• Work to be completed: List each sentence the article on the Ohio train derailment quotes from Michael Regan.

• Text:
Ohio train disaster: Rashes reported, trust in government wanes
Updated 20:26, 18-Feb-2023

Fifteen days after a train carrying hazardous materials, including vinyl chloride, derailed in the eastern Ohio village of East Palestine and sparked a blaze, locals are still enduring symptoms such as ashes and nausea and lacking trust in the governments' response.

Multiple symptoms and distrust in government

Government officials said transportation investigators are studying the cause of the accident and environmental scientists are monitoring air and water quality and so on. However, locals are not comforted by officials' assurances.

"This incident has understandably shaken this community to its core," said Michael Regan, administrator of the Environmental Protection Agency (EPA), while acknowledging the lack of trust many residents have expressed about the response to the February 3 disaster.

"The community has questions," said Regan, adding that "We hear you. We see you, and we will get to the bottom of this."

• Record set:
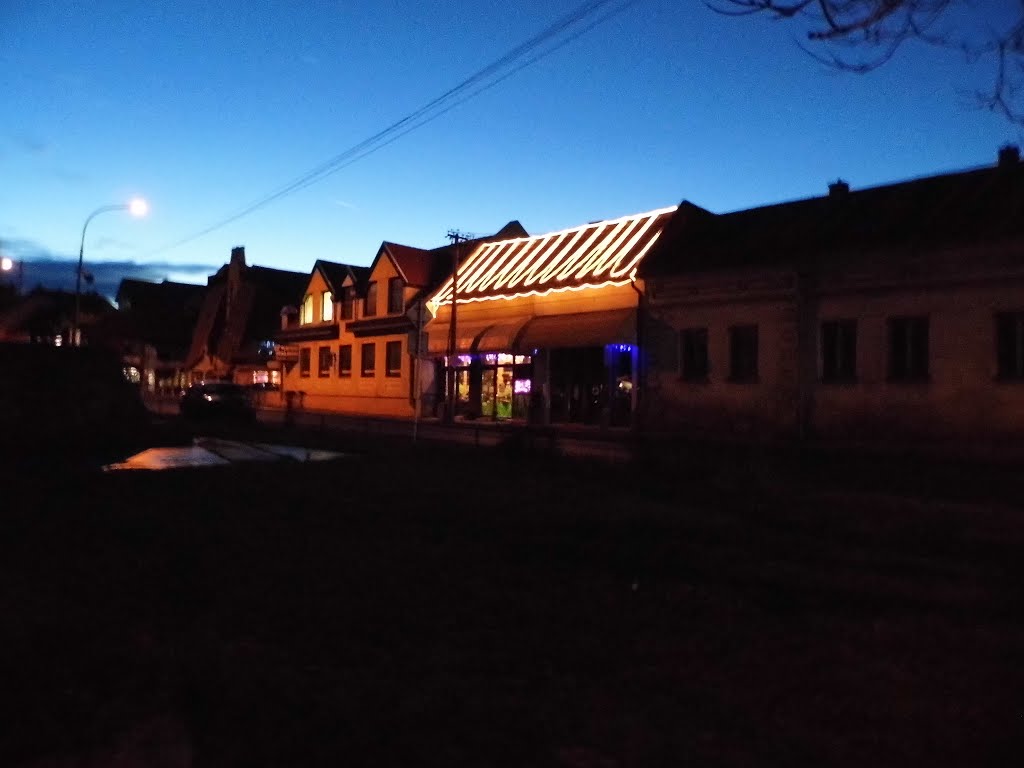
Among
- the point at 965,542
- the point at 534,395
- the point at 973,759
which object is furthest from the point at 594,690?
the point at 534,395

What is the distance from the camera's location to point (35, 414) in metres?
21.4

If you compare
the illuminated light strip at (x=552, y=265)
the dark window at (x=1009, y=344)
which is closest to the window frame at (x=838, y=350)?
the dark window at (x=1009, y=344)

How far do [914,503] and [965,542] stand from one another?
312 cm

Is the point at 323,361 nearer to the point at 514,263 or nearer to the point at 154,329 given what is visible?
the point at 514,263

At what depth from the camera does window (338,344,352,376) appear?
4944 centimetres

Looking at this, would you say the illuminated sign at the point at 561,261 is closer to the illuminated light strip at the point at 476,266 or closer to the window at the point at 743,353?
the illuminated light strip at the point at 476,266

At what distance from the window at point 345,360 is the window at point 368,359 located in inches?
58.6

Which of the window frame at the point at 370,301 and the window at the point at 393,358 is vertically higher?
the window frame at the point at 370,301

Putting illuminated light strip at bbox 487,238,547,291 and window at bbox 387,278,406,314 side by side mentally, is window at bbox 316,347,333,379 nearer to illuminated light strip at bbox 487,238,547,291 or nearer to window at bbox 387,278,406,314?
window at bbox 387,278,406,314

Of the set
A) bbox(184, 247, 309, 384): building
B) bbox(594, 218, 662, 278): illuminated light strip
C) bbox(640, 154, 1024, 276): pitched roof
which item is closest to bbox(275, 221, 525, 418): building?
bbox(184, 247, 309, 384): building

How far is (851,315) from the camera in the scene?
1001 inches

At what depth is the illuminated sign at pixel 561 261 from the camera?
32438 mm

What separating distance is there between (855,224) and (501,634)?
2301cm

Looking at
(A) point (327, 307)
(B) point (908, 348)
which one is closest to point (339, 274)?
(A) point (327, 307)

• Exercise solution:
- "This incident has understandably shaken this community to its core."
- "The community has questions."
- "We hear you."
- "We see you, and we will get to the bottom of this."